* _Task requirements_: Can you format the lines starting at the one containing "As far as you" and ending at the one containing "Answer: 265" as a JSON list of strings, with one string per line and blank lines left out?

* _Information shown_:
·····
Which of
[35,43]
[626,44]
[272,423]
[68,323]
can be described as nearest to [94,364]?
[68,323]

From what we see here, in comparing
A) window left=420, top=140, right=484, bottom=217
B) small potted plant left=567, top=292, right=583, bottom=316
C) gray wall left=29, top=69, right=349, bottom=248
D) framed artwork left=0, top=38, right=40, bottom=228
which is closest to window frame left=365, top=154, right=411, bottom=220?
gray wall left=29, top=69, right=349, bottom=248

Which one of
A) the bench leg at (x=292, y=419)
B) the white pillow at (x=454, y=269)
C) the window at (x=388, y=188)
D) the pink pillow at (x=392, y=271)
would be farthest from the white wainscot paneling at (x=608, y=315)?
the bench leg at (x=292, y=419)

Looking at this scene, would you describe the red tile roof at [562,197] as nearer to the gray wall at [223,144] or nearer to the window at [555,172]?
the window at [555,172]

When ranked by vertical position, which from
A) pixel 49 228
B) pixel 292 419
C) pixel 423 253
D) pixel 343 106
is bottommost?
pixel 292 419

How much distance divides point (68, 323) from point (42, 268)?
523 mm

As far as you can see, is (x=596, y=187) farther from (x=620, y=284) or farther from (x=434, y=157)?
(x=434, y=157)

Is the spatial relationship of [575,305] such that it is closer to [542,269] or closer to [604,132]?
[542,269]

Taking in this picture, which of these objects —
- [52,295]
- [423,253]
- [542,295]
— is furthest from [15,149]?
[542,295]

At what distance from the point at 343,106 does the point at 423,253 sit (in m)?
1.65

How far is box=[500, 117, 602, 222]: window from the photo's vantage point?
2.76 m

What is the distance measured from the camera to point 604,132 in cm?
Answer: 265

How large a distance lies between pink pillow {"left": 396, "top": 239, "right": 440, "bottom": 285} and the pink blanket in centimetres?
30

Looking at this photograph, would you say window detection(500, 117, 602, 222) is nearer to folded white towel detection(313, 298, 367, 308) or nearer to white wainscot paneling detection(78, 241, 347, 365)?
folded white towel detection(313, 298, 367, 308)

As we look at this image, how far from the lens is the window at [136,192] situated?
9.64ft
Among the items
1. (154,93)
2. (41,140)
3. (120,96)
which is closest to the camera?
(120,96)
·····
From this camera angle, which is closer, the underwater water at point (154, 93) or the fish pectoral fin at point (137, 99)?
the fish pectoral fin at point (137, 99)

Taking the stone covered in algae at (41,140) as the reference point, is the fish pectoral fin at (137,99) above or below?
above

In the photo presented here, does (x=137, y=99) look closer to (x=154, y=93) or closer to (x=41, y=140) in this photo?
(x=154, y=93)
·····
* _Result for this task_:
[
  "As far as you can see, is (x=596, y=187) farther from (x=620, y=284) or farther from (x=434, y=157)?",
  "(x=434, y=157)",
  "Is the spatial relationship of [575,305] such that it is closer to [542,269] or closer to [604,132]?",
  "[542,269]",
  "Taking in this picture, which of these objects —",
  "- [52,295]",
  "- [423,253]",
  "- [542,295]",
  "— is furthest from [15,149]?",
  "[542,295]",
  "At what distance from the point at 343,106 does the point at 423,253 sit (in m)?",
  "1.65",
  "How far is box=[500, 117, 602, 222]: window from the photo's vantage point?",
  "2.76 m",
  "What is the distance measured from the camera to point 604,132 in cm?",
  "Answer: 265"
]